In his opening statement, Flake said:
I’m glad that the committee will hear from several witnesses today who can speak to the importance of using the most up-to-date hydrology and forecasts in operating the existing reservoirs. I think that we can learn from this testimony, and can build on last year’s drought legislation to try and address critical water needs for Arizona and the nation. … Water managers on the ground have great ideas about how to increase water supply and drought resistance, and I look forward to working with them on these efforts.
He listed “storage, infrastructure, management, and planning” as critical components to a secure and drought-resilient water supply system, and emphasized that Congress needs to understand the local challenges to planning and executing water projects.
Subcommittee Ranking Member Angus King (I-ME) emphasized in his opening statement the national importance of addressing water security concerns. He said, “I understand that my colleagues in the West probably aren’t very sympathetic to hearing about droughts in New England, but they do occur.” King spoke about the drought that has impacted 70 percent of his home state over the past year, saying, “Even in Maine, we’re not immune to the impacts of a fragile water supply due to drought conditions.”
Tom Buschatzke, director of the Arizona Department of Water Resources, and Martha Sheils, director of the New England Environmental Finance Center, stressed that water reuse technologies, in addition to conservation practices, will be critical to addressing the growing demand for water.
Heiner Markhoff, head of GE Power’s Water & Process Technologies division, and Carlos Riva, president of Poseidon Water, discussed that while reuse technologies are currently expensive, they will become a critical component of a water supply system that is constrained by diminishing or restrictive supplies. “Conservation is obviously a critical part of [the water supply system],” Riva said, but for a healthy and resilient system “you need a diversified supply system.”
Senators: Weather forecasting critical for addressing water security
All three members present at the hearing emphasized that investments in weather forecasting are critical for addressing water security.

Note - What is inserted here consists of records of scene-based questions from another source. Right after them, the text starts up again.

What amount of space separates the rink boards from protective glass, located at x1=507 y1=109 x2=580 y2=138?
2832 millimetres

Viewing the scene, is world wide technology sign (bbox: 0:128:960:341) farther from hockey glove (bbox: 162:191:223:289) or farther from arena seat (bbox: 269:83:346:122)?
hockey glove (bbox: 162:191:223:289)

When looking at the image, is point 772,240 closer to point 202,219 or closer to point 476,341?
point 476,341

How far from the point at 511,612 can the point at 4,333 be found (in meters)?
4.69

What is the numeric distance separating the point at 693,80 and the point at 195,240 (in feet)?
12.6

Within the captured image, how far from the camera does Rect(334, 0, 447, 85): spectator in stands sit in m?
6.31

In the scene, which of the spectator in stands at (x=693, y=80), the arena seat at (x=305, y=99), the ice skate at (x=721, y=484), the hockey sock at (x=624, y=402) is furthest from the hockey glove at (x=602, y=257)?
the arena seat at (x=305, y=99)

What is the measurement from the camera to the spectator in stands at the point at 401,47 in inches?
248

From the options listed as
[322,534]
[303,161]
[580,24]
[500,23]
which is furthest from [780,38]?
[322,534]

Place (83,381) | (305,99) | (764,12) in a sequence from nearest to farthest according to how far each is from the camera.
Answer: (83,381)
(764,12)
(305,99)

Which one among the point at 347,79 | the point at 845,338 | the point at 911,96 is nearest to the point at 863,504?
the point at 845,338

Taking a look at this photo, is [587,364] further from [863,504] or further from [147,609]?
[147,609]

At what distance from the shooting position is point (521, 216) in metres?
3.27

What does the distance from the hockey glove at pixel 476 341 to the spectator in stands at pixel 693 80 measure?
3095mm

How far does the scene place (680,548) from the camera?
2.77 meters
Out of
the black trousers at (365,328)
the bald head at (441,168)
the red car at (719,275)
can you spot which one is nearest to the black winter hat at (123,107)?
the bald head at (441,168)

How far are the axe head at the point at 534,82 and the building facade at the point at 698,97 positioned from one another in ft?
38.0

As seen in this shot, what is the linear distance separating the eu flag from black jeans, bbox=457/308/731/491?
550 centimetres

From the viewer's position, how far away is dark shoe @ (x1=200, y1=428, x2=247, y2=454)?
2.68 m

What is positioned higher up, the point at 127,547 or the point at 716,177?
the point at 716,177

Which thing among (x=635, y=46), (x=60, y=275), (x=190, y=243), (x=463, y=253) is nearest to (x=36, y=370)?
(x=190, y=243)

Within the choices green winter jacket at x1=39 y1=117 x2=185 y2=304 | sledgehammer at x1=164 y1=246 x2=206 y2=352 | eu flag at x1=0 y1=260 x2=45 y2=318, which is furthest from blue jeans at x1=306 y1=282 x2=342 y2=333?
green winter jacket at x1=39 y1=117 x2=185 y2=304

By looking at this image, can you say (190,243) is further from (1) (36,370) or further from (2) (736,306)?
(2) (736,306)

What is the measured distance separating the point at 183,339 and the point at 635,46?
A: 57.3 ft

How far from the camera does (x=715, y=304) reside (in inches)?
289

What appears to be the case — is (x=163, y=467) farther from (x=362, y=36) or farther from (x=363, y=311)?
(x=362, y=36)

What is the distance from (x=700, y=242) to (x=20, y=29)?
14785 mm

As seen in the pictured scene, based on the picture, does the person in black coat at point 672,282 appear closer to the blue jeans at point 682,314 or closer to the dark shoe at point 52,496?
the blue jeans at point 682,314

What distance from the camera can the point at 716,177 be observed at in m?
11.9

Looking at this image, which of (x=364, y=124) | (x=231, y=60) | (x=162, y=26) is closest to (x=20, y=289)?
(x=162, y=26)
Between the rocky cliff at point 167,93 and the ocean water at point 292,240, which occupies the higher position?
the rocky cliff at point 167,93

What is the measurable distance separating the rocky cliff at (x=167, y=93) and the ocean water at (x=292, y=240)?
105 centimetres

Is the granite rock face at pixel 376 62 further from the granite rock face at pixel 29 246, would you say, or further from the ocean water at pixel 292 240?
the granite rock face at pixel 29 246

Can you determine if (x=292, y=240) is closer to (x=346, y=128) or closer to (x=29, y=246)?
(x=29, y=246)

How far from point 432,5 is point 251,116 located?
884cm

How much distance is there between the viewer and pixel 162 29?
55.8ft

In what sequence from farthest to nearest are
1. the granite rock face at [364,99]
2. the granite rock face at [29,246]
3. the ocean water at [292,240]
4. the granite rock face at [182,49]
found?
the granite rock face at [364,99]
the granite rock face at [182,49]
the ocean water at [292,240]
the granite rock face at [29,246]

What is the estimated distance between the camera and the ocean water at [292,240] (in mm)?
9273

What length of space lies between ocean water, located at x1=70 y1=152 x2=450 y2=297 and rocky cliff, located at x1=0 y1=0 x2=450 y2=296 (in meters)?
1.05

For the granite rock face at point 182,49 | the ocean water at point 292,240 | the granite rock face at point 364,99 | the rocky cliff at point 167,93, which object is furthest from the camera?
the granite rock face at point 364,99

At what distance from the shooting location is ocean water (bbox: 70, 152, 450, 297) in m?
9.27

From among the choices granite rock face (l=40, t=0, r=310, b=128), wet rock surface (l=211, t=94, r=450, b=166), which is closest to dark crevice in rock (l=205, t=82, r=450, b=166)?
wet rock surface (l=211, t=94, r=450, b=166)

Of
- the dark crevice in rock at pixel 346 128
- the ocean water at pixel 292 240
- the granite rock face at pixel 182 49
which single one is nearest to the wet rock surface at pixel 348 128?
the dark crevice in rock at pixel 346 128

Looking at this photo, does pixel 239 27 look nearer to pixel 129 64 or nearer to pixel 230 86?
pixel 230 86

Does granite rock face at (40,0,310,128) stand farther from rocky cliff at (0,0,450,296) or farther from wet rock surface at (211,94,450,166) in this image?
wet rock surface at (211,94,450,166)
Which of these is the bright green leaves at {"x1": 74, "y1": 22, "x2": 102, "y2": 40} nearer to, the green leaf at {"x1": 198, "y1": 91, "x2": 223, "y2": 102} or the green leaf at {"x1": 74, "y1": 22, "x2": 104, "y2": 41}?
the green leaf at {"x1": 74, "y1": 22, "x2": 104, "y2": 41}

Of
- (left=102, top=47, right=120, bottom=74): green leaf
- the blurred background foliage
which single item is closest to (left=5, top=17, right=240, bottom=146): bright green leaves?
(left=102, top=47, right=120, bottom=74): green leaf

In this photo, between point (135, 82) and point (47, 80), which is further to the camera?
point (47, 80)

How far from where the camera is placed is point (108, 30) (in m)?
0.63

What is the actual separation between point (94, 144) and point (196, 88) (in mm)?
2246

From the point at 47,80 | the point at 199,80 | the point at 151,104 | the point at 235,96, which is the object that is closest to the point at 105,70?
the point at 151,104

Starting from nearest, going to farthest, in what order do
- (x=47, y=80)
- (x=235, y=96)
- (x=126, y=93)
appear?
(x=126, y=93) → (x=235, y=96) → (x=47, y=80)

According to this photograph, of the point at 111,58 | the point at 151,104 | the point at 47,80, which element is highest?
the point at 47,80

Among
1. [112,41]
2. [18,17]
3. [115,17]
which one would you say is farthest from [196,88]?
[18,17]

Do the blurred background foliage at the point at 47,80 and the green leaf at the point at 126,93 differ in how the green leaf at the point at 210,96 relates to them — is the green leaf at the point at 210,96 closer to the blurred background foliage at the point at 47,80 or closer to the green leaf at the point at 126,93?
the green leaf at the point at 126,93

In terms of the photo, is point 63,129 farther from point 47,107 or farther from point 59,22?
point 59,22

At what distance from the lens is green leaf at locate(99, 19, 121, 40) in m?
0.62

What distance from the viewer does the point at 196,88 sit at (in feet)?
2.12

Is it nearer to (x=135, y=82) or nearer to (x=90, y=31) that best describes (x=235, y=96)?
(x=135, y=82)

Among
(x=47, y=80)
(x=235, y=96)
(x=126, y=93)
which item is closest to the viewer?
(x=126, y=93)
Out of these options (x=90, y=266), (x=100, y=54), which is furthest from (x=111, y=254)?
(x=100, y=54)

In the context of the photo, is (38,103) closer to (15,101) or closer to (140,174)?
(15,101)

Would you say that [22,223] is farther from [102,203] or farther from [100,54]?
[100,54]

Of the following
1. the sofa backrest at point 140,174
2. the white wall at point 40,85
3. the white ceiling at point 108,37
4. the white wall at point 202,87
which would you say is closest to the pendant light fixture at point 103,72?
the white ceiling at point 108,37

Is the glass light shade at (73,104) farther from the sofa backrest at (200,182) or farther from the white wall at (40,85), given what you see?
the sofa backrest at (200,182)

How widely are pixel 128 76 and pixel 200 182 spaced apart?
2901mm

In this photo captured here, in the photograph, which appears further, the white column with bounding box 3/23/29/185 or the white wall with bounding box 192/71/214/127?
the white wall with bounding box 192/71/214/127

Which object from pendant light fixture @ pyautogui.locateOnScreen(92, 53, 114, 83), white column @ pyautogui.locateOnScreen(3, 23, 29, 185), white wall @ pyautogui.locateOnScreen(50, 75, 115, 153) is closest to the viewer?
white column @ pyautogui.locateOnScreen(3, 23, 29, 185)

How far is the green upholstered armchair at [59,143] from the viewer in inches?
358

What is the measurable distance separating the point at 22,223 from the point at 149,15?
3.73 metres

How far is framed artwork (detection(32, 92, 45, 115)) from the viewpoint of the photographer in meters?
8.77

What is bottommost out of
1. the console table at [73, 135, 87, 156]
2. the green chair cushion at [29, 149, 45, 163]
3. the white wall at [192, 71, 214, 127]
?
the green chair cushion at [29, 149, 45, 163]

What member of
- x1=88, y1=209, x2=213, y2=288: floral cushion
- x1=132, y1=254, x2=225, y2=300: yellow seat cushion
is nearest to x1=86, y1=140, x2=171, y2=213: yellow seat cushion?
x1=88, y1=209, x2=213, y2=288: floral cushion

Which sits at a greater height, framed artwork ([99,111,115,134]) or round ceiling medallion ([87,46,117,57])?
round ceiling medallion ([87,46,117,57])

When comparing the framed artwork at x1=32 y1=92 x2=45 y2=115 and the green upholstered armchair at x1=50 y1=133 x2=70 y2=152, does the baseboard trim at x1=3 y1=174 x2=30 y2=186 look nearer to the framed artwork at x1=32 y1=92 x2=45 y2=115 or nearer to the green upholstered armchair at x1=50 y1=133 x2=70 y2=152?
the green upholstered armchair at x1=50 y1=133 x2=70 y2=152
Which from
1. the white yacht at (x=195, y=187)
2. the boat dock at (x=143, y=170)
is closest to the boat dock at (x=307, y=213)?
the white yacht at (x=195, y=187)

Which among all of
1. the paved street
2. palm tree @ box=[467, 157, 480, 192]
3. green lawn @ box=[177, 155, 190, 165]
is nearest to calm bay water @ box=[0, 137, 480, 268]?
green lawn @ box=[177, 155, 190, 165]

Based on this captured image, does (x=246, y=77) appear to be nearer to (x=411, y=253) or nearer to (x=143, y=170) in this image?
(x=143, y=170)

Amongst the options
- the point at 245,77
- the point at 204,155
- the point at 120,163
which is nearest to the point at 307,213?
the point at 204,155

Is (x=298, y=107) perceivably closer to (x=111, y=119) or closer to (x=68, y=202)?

Shirlee Zane, chairwoman of the board for the Sonoma County Water Agency, testified on the importance of better data and long-term rainfall forecasting for improving the resiliency of water infrastructure and aiding reservoir operations. She said that forecasting rainfall beyond 10 to 14 days “remains unreliable,” in part because current radar cannot accurately detect atmospheric rivers, which she said can provide up to 50 percent of California’s annual precipitation over a few storms. “The frequency and location of the rivers are the primary drivers of floods and droughts,” said Zane, underscoring that “lead time information about weather is crucial for operating water supply infrastructure.”
King and Sen. Al Franken (D-MN) were prompted by Zane’s testimony to speak out against the proposed cuts to NOAA, which supports the nation’s civilian weather and water forecasting and modeling programs. King said that he was “bothered” by the cuts, particularly highlighting the proposals for a 32 percent reduction to the Office of Oceanic and Atmospheric Research’s budget and a 6 percent reduction to the National Weather Service’s budget. He elaborated on his concern, saying:
Ms. Zane … You said we need better data to better manage. I would say we also need better data to make better policy. ... If we don’t have the data, if we don’t have the predictability, it’s simply going to aggravate this problem [with water security].
When King and Franken questioned Zane, she took the opportunity to emphasize the importance of continued investment in NOAA and in forecasting technology for water managers, saying “I think it’s all about investing in the innovation. It’s about better forecasting of the skies so we can better manage water on the ground.”
In their spending bills for NOAA, the House and Senate Appropriations Committees have largely rejected the administration’s deep cuts to water forecasting and modeling programs, opting for much smaller cuts or increases.
Flake remarked at the end of the hearing that together with the legislation he introduced last year and the testimony provided, “we’ll have the material to put together another water supply and drought bill that deals with a lot of the issues that we touched on today.”